Work request
Reproduce the portion of the acritarch abstract below that opens with the words "Acritarchs are a" and closes with "the Ediacaran-Cambrian boundary.".

Document section
SHIFTING MICROFOSSIL FOOD WEBS: ARE ACRITARCHS THE CATALYSTS TO MAJOR DIVERSITY AND ECOLOGICAL SHIFTS AT THE CAMBRIAN-PRECAMBRIAN BOUNDARY?

Acritarchs are a polyphyletic group of organic-walled microfossils, representing the remains of phytoplankton and various prokaryotic and eukaryotic organisms, which are useful biostratigraphic markers in Ediacaran and Cambrian strata of South China. Acritarch diversity trends also coincide with important ecological and environmental shifts, including the rise and fall of Ediacaran fauna, ocean oxygenation, and the diversification of modern animal phyla. The comparison of acritarch biodiversity to paleontological and geochemical records could yield a relationship between acritarch diversity and environmental and ecological changes at the Ediacaran-Cambrian boundary.

In the present study, we have investigated occurrences of late Ediacaran-early Cambrian microfossils of the Yanjiahe and Liuchapo formations at six localities in the Yangtze Gorges region and northern Hunan Province. Ediacaran strata are dominated by large leiospheres, the cyanobacterium Siphonophycus sp., and microbial fragments. Crossing into lower Cambrian strata, diversity increases considerably with occurrences of Asteridium sp., Comasphaeridium annulare, Heliosphaeridium ampliatum (ACH), Megathrix longus, Siphonophycus, small shelly fossils (SSF), including Zhijingites sp. and Kaiyangites sp., and hexactinellid sponge spicules. Fossils occur in chert layers in measured Ediacaran-Cambrian sections; small acanthomorphic acritarchs (e.g., Heliosphaeridium and Comasphaeridium) are commonly associated with peloidal phosphatic grains that could be fossilized fecal pellets. The distribution of acanthomorphic acritarchs is consistent with a planktonic lifestyle and their association with possible fecal pellets may indicate their significant role at the base of developing Cambrian food webs. In understanding the relationship of acritarch diversity to food web development, it is possible to better understand ecological interactions through the Phanerozoic Period.

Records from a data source
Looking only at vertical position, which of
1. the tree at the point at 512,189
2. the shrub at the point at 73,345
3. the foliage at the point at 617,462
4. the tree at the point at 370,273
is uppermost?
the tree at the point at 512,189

...

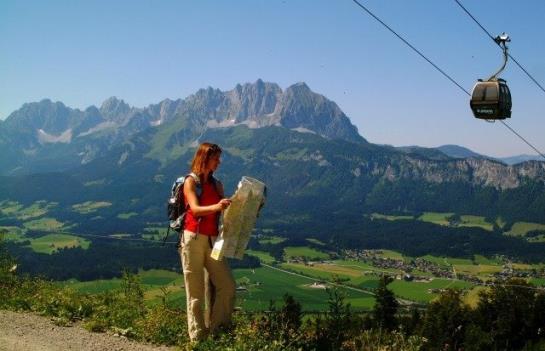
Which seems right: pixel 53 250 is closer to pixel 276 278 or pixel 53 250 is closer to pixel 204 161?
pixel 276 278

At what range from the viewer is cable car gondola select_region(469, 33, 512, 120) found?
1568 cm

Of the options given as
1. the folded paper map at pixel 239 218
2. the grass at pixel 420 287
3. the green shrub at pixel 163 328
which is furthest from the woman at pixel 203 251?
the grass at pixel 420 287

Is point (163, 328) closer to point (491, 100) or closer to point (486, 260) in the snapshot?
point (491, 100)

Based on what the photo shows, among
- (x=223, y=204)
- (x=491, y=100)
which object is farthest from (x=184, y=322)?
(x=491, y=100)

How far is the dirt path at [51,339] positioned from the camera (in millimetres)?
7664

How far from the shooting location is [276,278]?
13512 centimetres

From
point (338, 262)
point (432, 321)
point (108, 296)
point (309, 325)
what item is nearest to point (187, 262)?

Solution to this problem
Acritarchs are a polyphyletic group of organic-walled microfossils, representing the remains of phytoplankton and various prokaryotic and eukaryotic organisms, which are useful biostratigraphic markers in Ediacaran and Cambrian strata of South China. Acritarch diversity trends also coincide with important ecological and environmental shifts, including the rise and fall of Ediacaran fauna, ocean oxygenation, and the diversification of modern animal phyla. The comparison of acritarch biodiversity to paleontological and geochemical records could yield a relationship between acritarch diversity and environmental and ecological changes at the Ediacaran-Cambrian boundary.